Yingying Liu Awarded Postdoc Award
Dr. Yingying Liu has been selected as the 2022 recipient of the Outstanding Postdoc Award. Dr. Liu's impressive scholarly production included publishing 6 papers with Dr. Min Wu including her first author paper published in Science Advances in 2022 (Impact Factor: 14). She has two additional publications coming soon.
This award is accompanied by a $1,000 travel award and a commemorative plaque that will be presented at a special seminar (TBA).
"The battle between bacteria and bacteriophages (phages) has garnered great interest since the discovery and therapeutic application of CRISPR-Cas systems, the first described bacterial adaptive immunity. Currently, a group of TIR-containing (Toll/interleukin-1 receptor domain) proteins, such as SARM1 in humans and the thoeris system in bacteria, were characterized to generate the NAD+ -derived messenger to activate the immune effectors to induce to cell death via NAD+ depletion. Tetratricopeptide repeats (TPR) are also regarded as a domain involved in mediating immune changes, such as TPR incorporation into apoptosis signal-regulating kinases (ASK) and into CRISPR-guided caspase for potential viral immunity. Recent genomic analyses identified a range of TPR-containing assemblies, in which quite a few TPR domains were consistently neighbored by a TIR domain suggesting coordination guiding NAD+ -related signal transduction and likely regulation of the antiviral responses.

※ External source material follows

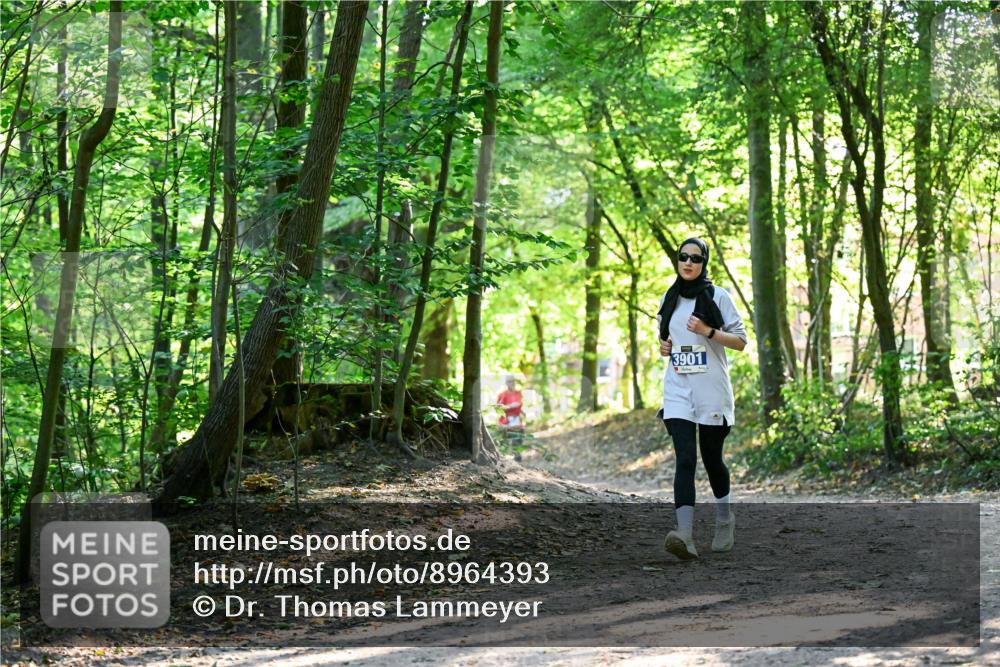 28.09.2025 - 33. Volkslauf durch das schöne Alstertal Dr. Thomas Lammeyer http://msf.ph/oto/8964393 28.09.2025 11:20:29 Laufen 3901 meine-sportfotos.de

Our data unveiled that the BcTir/Tpr system armed the E. coli bacterium (BL21) with ability to cope with phage infection involving NAD+ metabolism. Interestingly, BcTpr, other than BcTir, utilized NAD+ and generated the cADPR isomer as a converted messenger. In addition, the BcTir/Tpr system plays a multifunctional role to repress viral replication and remove excessive ROS production resulting from phage infection, thus minimizing oxidation-associated damage by upregulating enzymatic scavengers. The BcTir/Tpr system exhibited pleotropic functions to fortify bacterial host defense against invaders. This ancestral immunity elements provide more insights to understanding the eukaryotic counterparts, especially the design of anti-viral molecules, to activate the host immunity when viral infection occurred."
Experience at UND
"The most impressive image to me of UND is that the working staff make me feel warm inside even though the winter outside is cold. They always come up with 1000 solutions for one question, which gave me very helpful support on my research and life."
Dr. Liu's career goal is to dive deeper to demonstrate the ancestral immune mechanisms of prokaryotes in order to give more guidance and insight into the study of eukaryotic immunity, especially developing the mediating molecules to enhance their immune responses against viral infection and diseases.